» **PAGE EXCERPT**:
I've been told i have PTSD from the Trama I encountered but i have managed to get thru tough situations with the help of others. I can be a bit self centered.
I protect my territory at all times. So its safe to say i have some care for myself lol! I can definitely see potential in me. I can become whomever i like. I choose to turn pain into passion.
Each difficulty is an opportunity to learn. I used to think it was embarrassing to look weak. I come to see that is apart of being a human being.
We choose to set the expectation. We set tone and the trend.
I do mean literally drill sergeant until it's understood. Integrity is a value.
One that should be carried in one's life. I have integrity but i also have anger! Also the need to constantly contradict and organize everything it drives me nuts.
I diagnosed myself with OCD. I medically have anxiety. Which can be a headache exactly.
Life has its changes and turn but perseverance is the key to success of anything. Things has a way of working out even when we cannot make thought of it.
God is our keeper. He's our resting place. Our mentor, healer, friend, caregiver, lawyer, etc.
A relationship with our father is beneficial. You can't escape it. We try and fix thing on our own but the battle is the Lords'. My husband taught me to think of a happy place. I thought it was silly at first me being all tuff.
I would gradually start to expand my thoughts and drift to deep concentration on what heaven is like. I see my grandma and she is brushing my hair as i lay on her shoulder.
This can actually help with meditation and removal of negative thoughts.
No one is perfect but practice make perfect. I am learning im a product of purpose. Purpose skips process. It can also set trends. If its meant to be it'll be.
I choose to be unvictimized. I am not a victim. Im a Prize. A true Priceless Trendsetter!

» **MATERIAL SHOWN**:

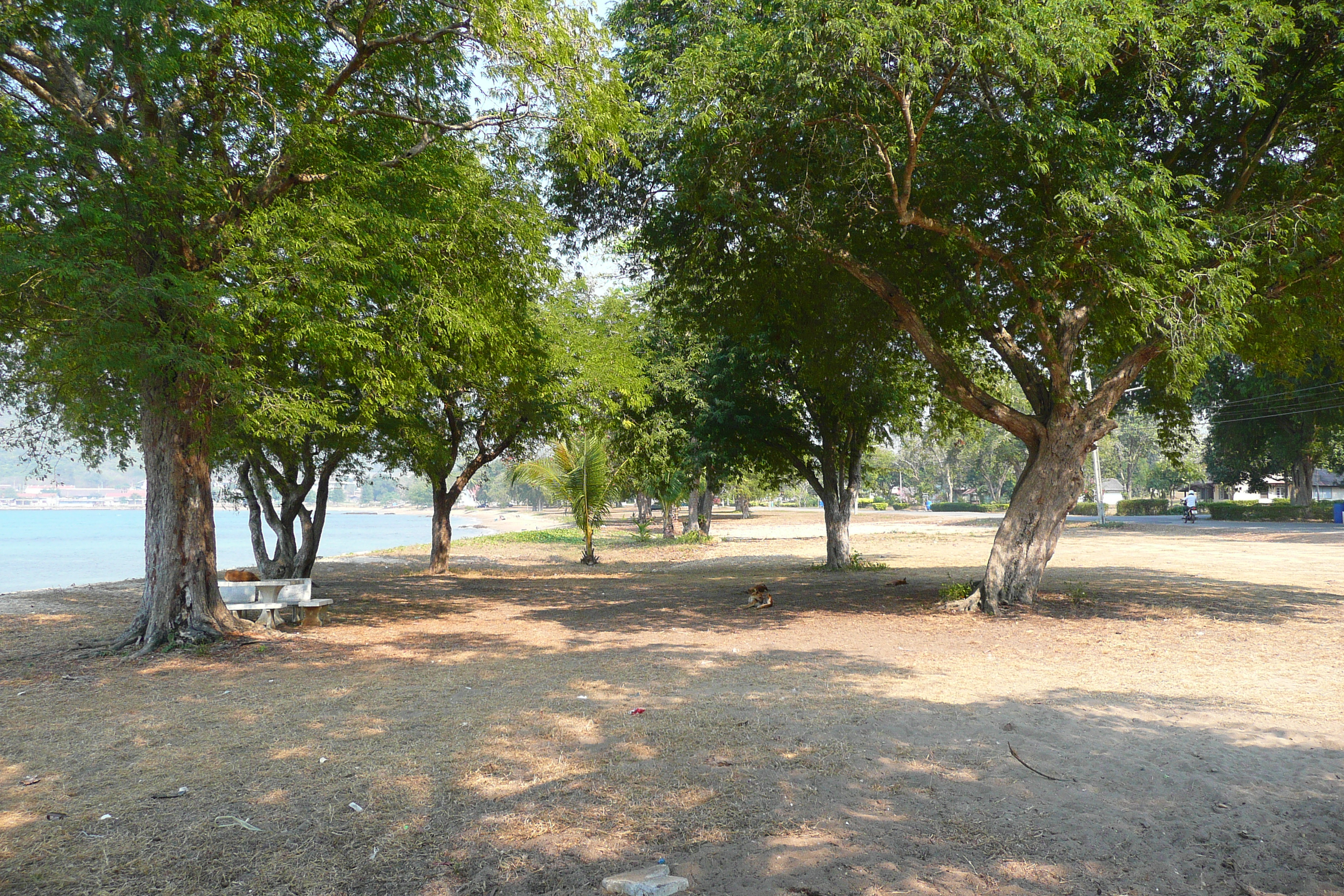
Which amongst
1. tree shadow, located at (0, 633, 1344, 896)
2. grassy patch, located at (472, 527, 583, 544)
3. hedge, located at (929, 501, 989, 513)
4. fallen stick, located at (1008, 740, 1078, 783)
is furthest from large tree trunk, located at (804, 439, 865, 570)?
hedge, located at (929, 501, 989, 513)

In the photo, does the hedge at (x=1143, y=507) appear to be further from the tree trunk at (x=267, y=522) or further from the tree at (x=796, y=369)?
the tree trunk at (x=267, y=522)

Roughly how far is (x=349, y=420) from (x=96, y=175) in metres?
6.00

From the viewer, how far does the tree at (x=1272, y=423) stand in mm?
38562

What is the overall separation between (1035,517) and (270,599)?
10.6m

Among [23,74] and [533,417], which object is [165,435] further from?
[533,417]

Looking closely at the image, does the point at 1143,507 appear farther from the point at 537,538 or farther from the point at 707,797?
the point at 707,797

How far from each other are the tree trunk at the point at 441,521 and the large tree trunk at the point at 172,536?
9.37m

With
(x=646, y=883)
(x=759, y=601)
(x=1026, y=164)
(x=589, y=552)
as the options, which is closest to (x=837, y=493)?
(x=759, y=601)

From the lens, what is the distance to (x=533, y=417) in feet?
56.9

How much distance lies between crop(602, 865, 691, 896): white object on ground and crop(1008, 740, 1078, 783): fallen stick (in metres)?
2.38

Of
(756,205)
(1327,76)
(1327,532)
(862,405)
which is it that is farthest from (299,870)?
(1327,532)

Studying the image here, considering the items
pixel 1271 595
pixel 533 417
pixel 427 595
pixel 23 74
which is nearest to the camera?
pixel 23 74

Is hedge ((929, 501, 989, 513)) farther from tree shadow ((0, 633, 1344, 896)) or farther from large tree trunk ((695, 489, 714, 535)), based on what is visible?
tree shadow ((0, 633, 1344, 896))

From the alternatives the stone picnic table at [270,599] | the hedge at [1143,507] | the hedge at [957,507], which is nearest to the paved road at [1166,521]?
the hedge at [1143,507]
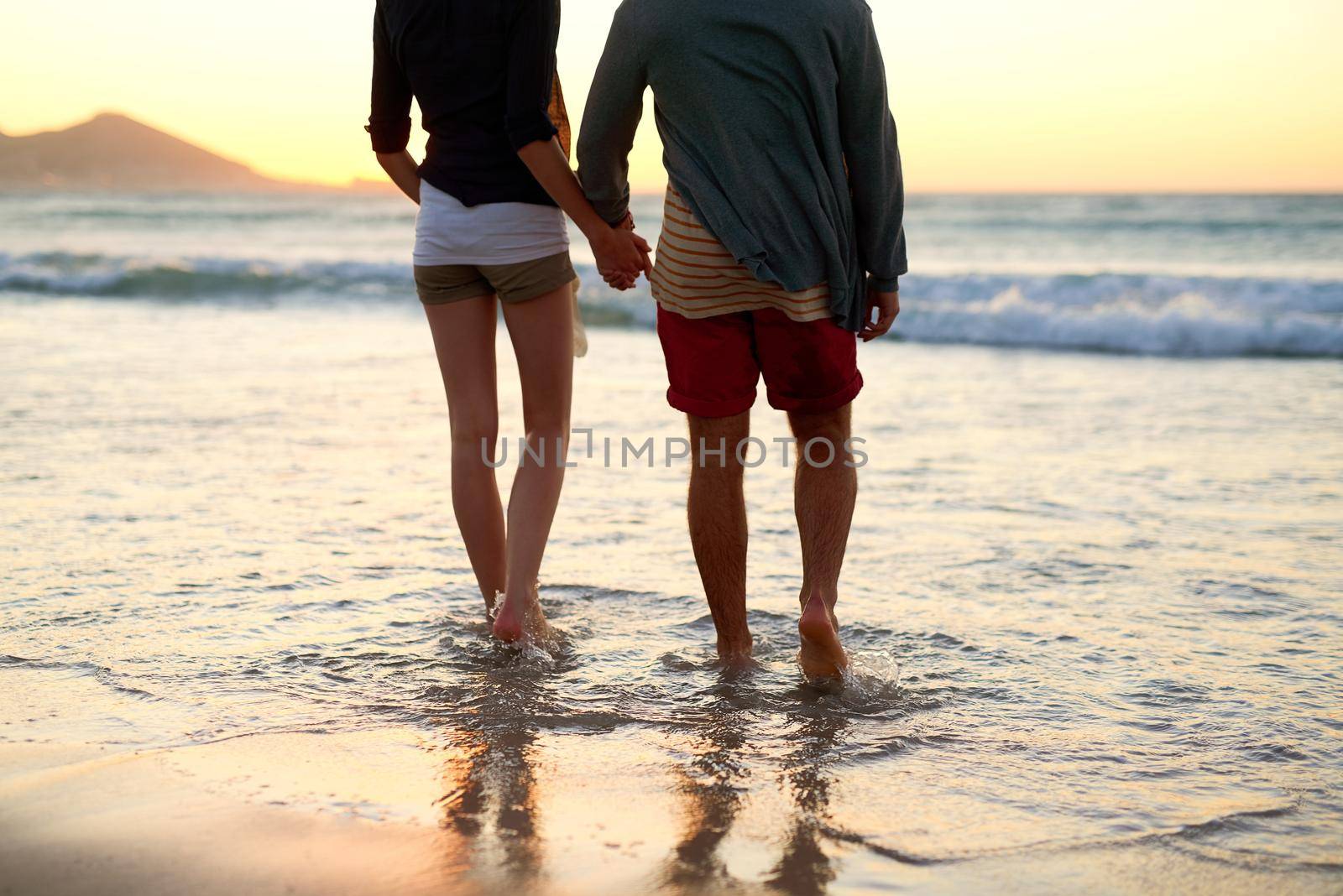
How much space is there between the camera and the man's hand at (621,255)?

» **EXERCISE OBJECTIVE**: Copy the passage of the personal reflection on trauma and faith that starts with the words "One that should" and ends with "on her shoulder.".

» **WRITTEN RESPONSE**:
One that should be carried in one's life. I have integrity but i also have anger! Also the need to constantly contradict and organize everything it drives me nuts.
I diagnosed myself with OCD. I medically have anxiety. Which can be a headache exactly.
Life has its changes and turn but perseverance is the key to success of anything. Things has a way of working out even when we cannot make thought of it.
God is our keeper. He's our resting place. Our mentor, healer, friend, caregiver, lawyer, etc.
A relationship with our father is beneficial. You can't escape it. We try and fix thing on our own but the battle is the Lords'. My husband taught me to think of a happy place. I thought it was silly at first me being all tuff.
I would gradually start to expand my thoughts and drift to deep concentration on what heaven is like. I see my grandma and she is brushing my hair as i lay on her shoulder.